Belfast Telegraph

Home News UK

Why did these soldiers die? Probe after gruelling march leaves two dead and one seriously ill

By Sam Masters

One of two soldiers who died while training for selection by the SAS has been named as questions began to focus on how the men died in the "incredibly hot" Brecon Beacons.

Lance Corporal Craig Roberts (24) from Penrhyn Bay in North Wales, died along with a fellow reservist on the hottest day of the year on Saturday.

A third soldier remains seriously ill after the incident which is thought to have involved six soldiers collapsing. Mr Roberts, a maths teacher in Lewisham, south London, had served in the Territorial Army for more than five years. The member of 3rd Battalion Royal Anglian Regiment had previously completed exercises in the US with the Texas National Guard – including hot weather training designed to replicate Middle East conditions.

Mr Roberts had taken part in the four-week trial for the TA SAS reservists, ending in a 40-mile hike. The exercise would have been supervised, defence experts said, but would have involved the soldiers moving from checkpoint to checkpoint independently.

The SAS (Reserve) selection course is run twice a year and consists of two main components: "aptitude" and "continuation".

The "progressively arduous" aptitude phase is designed to select volunteers with the right qualities, including physical and mental robustness, to then go on to continuation training.

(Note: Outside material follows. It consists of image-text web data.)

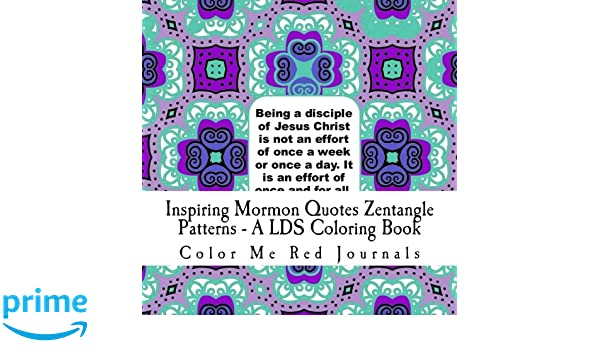 Amazon Inspiring Mormon Quotes Zentangle Patterns A LDS Impressive Quotes About Patterns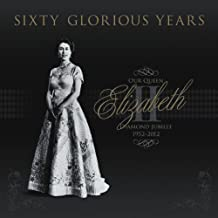 Sixty Glorious Years: Our Queen Elizabeth II - Diamond Jubilee 1952-2012
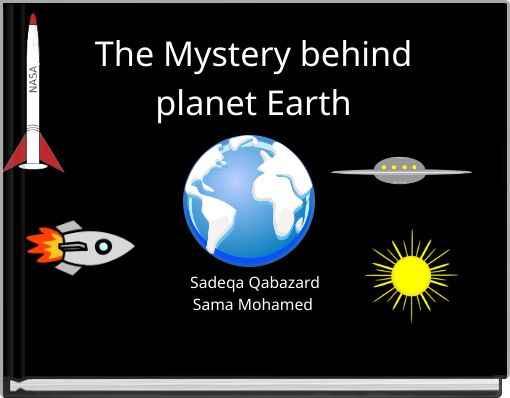 The  Mystery behind planet Earth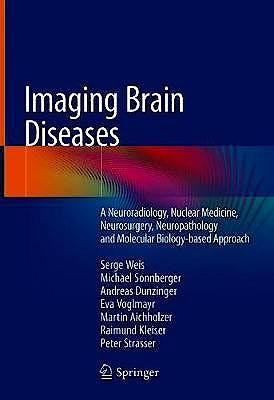 Portada del libro 9783709115435 Imaging Brain Diseases. A Neuroradiology, Nuclear Medicine, Neurosurgery, Neuropathology and Molecular Biology-based Approach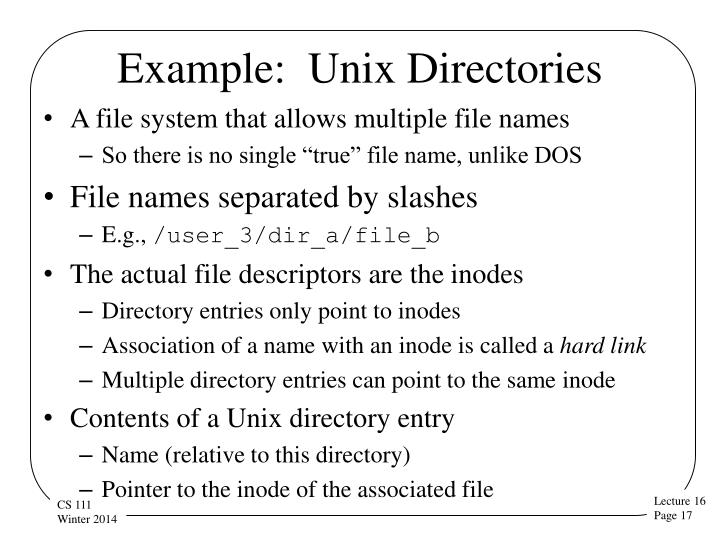 Example:  Unix Directories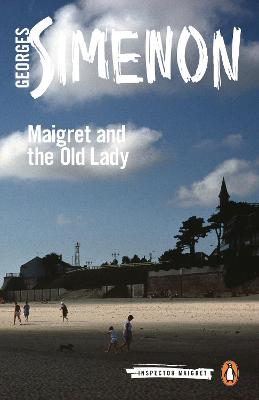 Maigret and the Old Lady: Inspector Maigret #33 by Georges Simenon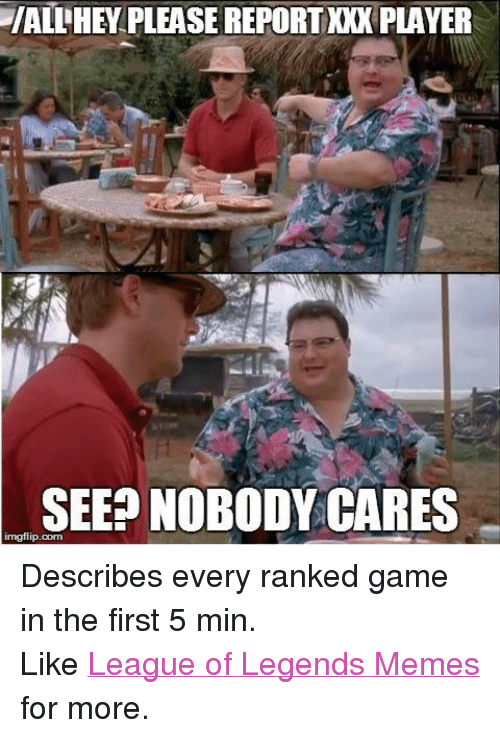 League of Legends, Meme, and Memes: LIALLHEY PLEASE REPORTNOK PLAYER  SEE NOBODY CARES  irngflip com Describes every ranked game in the first 5 min. Like League of Legends Memes for more.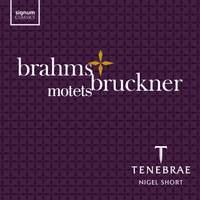 Brahms & Bruckner: Motets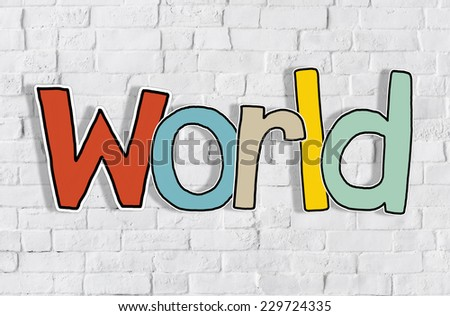 World Word and Brick Wall in Background - stock photo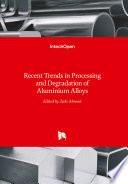 Recent Trends in Processing and Degradation of Aluminium Alloys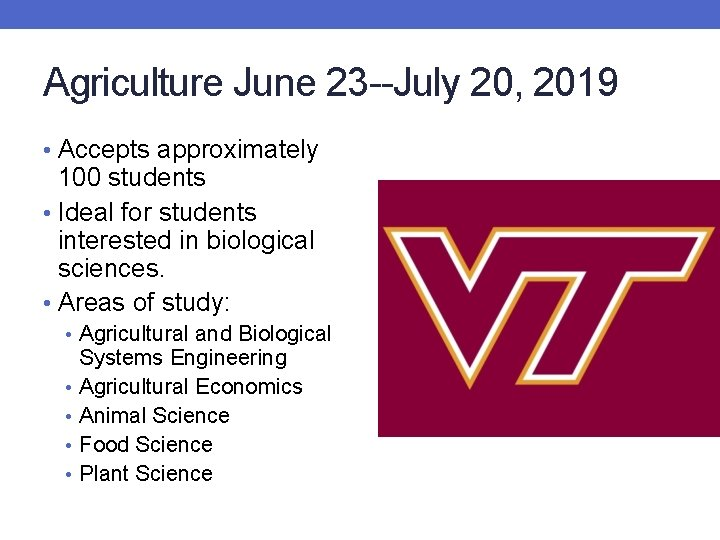 Agriculture June 23 --July 20, 2019 • Accepts approximately 100 students • Ideal for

Phil Speck, who was walking in the area, told the BBC he saw soldiers struggling in the heat: "To start with they looked fine. Towards the end of the day they were feeling the heat. One soldier spent quite a period of time recovering."

The MoD said it was working with Dyfed-Powys Police to investigate the deaths. It is not expected that the MoD will name the second soldier.


According to the MoD website, the SAS (Reserve) selection course consists of two main components – "aptitude" and "continuation". The aptitude phase is designed to select volunteers with the right qualities. The cnotinuation training – after passing aptitude – is an intensive period of instruction.